### Problem statement
Can you pull out the entries word for word, starting at the line that contains "Inspect the photo" and ending at the line that contains "2.46 metres", leaving out the pictures?

### Input for this task
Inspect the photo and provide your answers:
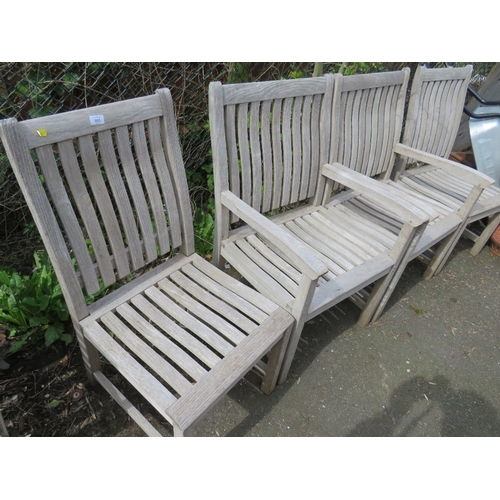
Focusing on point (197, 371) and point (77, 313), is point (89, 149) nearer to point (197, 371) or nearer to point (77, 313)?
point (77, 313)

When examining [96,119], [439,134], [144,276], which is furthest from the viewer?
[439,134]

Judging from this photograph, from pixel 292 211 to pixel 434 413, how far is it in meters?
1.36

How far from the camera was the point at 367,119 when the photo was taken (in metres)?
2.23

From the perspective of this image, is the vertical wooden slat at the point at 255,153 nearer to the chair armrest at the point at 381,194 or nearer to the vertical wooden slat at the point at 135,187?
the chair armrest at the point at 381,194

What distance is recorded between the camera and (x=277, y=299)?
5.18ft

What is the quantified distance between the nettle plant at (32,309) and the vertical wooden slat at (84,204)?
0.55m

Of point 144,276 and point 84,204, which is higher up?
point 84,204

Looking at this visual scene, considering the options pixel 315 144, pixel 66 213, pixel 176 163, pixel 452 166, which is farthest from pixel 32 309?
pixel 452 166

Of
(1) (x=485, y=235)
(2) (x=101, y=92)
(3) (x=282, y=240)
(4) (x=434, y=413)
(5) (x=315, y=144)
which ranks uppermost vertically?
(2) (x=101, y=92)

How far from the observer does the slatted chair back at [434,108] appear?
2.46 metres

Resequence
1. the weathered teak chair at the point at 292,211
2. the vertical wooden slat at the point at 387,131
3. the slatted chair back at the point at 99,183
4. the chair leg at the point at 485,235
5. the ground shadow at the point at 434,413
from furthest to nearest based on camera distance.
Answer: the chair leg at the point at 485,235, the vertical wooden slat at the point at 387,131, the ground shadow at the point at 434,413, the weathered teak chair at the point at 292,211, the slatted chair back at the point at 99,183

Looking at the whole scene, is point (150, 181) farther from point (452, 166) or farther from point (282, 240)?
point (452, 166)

--

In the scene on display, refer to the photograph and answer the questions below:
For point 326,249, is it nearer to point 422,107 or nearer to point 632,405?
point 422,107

### Result
Inspect the photo and provide your answers:
Focusing on point (197, 371) and point (77, 313), is point (89, 149) nearer to point (197, 371) or nearer to point (77, 313)?
point (77, 313)

When examining [96,119], [439,134], [144,276], which is furthest from the viewer?
[439,134]

Judging from this photograph, from pixel 292 211 to pixel 434 413, how far is it in meters?
1.36

How far from the camera was the point at 367,119 when the photo was taken (in metres)?
2.23

From the perspective of this image, is the vertical wooden slat at the point at 255,153 nearer to the chair armrest at the point at 381,194 or nearer to the vertical wooden slat at the point at 135,187?
the chair armrest at the point at 381,194

What distance is recorded between the camera and (x=277, y=299)?
5.18ft

What is the quantified distance between the nettle plant at (32,309) and the vertical wooden slat at (84,204)?
0.55m

Of point 144,276 and point 84,204, which is higher up?
point 84,204

Looking at this visual scene, considering the options pixel 315 144, pixel 66 213, pixel 176 163, pixel 452 166, which is farthest from pixel 32 309?
pixel 452 166

Of
(1) (x=485, y=235)
(2) (x=101, y=92)
(3) (x=282, y=240)
(4) (x=434, y=413)
(5) (x=315, y=144)
which ranks uppermost vertically?
(2) (x=101, y=92)

How far from the observer does the slatted chair back at [434,108] appear?
2.46 metres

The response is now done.